During a speech on the floor of the US House on Tuesday, Representative Luis Gutierrez (D-IL) argued Israeli Prime Minister Benjamin Netanyahu is a “strongman” who has based his career on “injecting fear and resentment into political affairs, when you use the backdrop of terrorism and the understandable fear of the Israeli people as political tool for years and decades,” which is jeopardizing a two-state solution that would recognize the “fundamental rights” of Palestinians to their own state and allow Palestine to exist “without occupation,” and provide the best opportunity for long-term peace.
Gutierrez said, “As the right-wing government of Netanyahu, consolodates power and becomes in many ways the one party rulers of Israel, a number of things are changing that should be of concern to all Americans.
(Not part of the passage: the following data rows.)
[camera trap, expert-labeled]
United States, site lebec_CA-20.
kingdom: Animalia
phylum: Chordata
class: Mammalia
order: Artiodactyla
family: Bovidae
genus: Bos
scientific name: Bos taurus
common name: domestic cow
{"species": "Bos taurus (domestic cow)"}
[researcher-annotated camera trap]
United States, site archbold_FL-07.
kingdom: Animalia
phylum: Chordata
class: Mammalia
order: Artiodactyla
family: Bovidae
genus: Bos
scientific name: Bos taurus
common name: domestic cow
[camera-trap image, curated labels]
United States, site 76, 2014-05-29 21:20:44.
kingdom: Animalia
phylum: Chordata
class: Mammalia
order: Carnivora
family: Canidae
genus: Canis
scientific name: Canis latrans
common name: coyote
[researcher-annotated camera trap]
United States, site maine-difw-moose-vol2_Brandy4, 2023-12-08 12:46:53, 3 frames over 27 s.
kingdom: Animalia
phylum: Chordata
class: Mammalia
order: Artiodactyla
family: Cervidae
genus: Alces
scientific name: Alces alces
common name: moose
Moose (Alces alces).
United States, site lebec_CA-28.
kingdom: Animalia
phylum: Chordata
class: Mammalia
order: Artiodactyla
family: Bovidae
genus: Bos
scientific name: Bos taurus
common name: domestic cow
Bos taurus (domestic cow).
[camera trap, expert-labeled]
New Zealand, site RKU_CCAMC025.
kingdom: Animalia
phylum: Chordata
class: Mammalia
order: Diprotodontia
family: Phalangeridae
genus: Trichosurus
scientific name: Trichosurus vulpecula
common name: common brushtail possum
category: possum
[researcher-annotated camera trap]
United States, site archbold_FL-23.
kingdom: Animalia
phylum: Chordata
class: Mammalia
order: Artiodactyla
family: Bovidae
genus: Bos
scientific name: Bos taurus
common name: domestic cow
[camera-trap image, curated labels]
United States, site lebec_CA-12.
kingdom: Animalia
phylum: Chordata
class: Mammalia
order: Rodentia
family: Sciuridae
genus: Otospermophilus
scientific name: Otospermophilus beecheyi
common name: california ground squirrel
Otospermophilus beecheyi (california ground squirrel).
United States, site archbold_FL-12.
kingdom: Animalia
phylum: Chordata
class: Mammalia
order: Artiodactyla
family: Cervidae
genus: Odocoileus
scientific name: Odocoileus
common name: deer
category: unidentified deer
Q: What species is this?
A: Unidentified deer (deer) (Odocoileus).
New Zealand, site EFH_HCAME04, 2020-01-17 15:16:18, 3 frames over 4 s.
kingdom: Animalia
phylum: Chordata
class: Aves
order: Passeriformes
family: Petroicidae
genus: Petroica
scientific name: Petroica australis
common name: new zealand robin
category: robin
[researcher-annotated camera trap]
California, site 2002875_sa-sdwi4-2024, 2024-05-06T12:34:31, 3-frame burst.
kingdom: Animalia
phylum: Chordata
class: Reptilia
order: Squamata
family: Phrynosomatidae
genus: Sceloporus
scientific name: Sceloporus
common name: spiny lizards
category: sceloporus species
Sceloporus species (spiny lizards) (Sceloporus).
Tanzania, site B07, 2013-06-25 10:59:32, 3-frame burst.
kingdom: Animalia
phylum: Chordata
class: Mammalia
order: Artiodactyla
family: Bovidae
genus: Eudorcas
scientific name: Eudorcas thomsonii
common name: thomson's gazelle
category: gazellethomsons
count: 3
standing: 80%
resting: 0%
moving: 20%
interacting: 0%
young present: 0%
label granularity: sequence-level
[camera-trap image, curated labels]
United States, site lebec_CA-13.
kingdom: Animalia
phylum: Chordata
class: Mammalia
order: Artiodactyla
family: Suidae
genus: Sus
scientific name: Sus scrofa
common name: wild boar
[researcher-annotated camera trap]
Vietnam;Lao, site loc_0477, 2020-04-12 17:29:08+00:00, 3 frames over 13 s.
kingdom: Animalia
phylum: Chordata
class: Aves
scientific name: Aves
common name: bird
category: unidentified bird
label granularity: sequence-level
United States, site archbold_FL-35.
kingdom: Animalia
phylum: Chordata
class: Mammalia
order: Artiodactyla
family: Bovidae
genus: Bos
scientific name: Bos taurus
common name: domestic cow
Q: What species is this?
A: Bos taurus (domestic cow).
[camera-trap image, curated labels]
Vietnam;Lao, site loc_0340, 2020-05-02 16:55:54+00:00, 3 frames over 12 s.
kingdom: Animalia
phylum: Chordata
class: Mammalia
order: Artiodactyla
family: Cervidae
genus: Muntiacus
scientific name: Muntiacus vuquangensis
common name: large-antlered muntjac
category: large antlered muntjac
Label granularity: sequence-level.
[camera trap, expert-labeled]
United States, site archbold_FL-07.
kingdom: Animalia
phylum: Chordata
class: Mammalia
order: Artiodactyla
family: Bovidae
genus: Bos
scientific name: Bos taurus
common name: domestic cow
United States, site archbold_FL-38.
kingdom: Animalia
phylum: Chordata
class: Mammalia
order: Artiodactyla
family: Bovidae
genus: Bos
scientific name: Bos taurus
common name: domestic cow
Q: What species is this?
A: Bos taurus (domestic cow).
Specifically, the increasing dominance of the Likud Party, as the one party in Israel jeopardizes the two-state solution that I, and many others in the United States and Israel, feel is the only way to achieve long-term peace in the Middle East. There is a retrenchment of hard-line policy aimed at solidifying alliances with smaller religious and hard-line parties that keep Likud in power. That will make it harder for Israelis and their allies in America, and anyone who seeks lasting peace, to maintain progress toward a two-state solution.”
He added, “Right now the Knesset is considering legislation to legalize all Israeli setllements in Palestinian territories on the West Bank, even those constructed on private Palestinian land. Boom. 400,000 people in settlements across the West Bank, it’s all legal because they say it’s legal, but it’s not. And Israel is destroying Palestinian homes at a pace faster than we’ve ever seen before. It is provocative, sweeping, and designed to make it harder to ever reach an agreement with the Palestinians. The plan to restrict the Muslim call to prayer in Jerusalem has been revived, again to placate hard-lined religious constituents by Prime Minister Netanyahu. There is no clearer statement to people of the Islamic faith that they do not matter, that they do not belong, and that they will not be tolerated than to restrict the Muslim call to prayer in Jerusalem, a city that has heard the Muslim call to prayer for thousands of years.”
Gutierrez continued that “what is going on in Israel with Prime Minister Netanyahu presents a cautionary tale about the consequences of following a political strongman. The strongman has to keep proving that he’s a strongman over and over. Like other strongmen who write fear into leadership, when you base your political career on injecting fear and resentment into political affairs, when you use the backdrop of terrorism and the understandable fear of the Israeli people as political tool for years and decades, this is the kind of policy that results. There is an appetite for constant escalation of what you are doing to stand up to the enemy you have constructed, an enemy based on, but not the same as the enemies that fight against the state of Israel, and tolerance and peace, in real life. Strongmen construct a foil, in this case on the Palestinians, but sometimes exaggerated beyond recognition, and they need to feed the thirst for more and more action to attack the caricature that they have constructed. But strongman politics in Israel has the impact of making a long-lasting solution that brings peace to the Middle East even harder to achieve. The fundamental rights of Palestinians to have their own state, a state alongside the Israeli state, where they have the same basic rights and dignity to govern themselves and raise their families in peace, that is what most Israeli and Palestinians and people of around the world have been fighting for. If we are ever going to achieve the permanent peace that allows Israel to exist without fear, and Palestine to exist without occupation, we must continue to fight for a two-state solution.”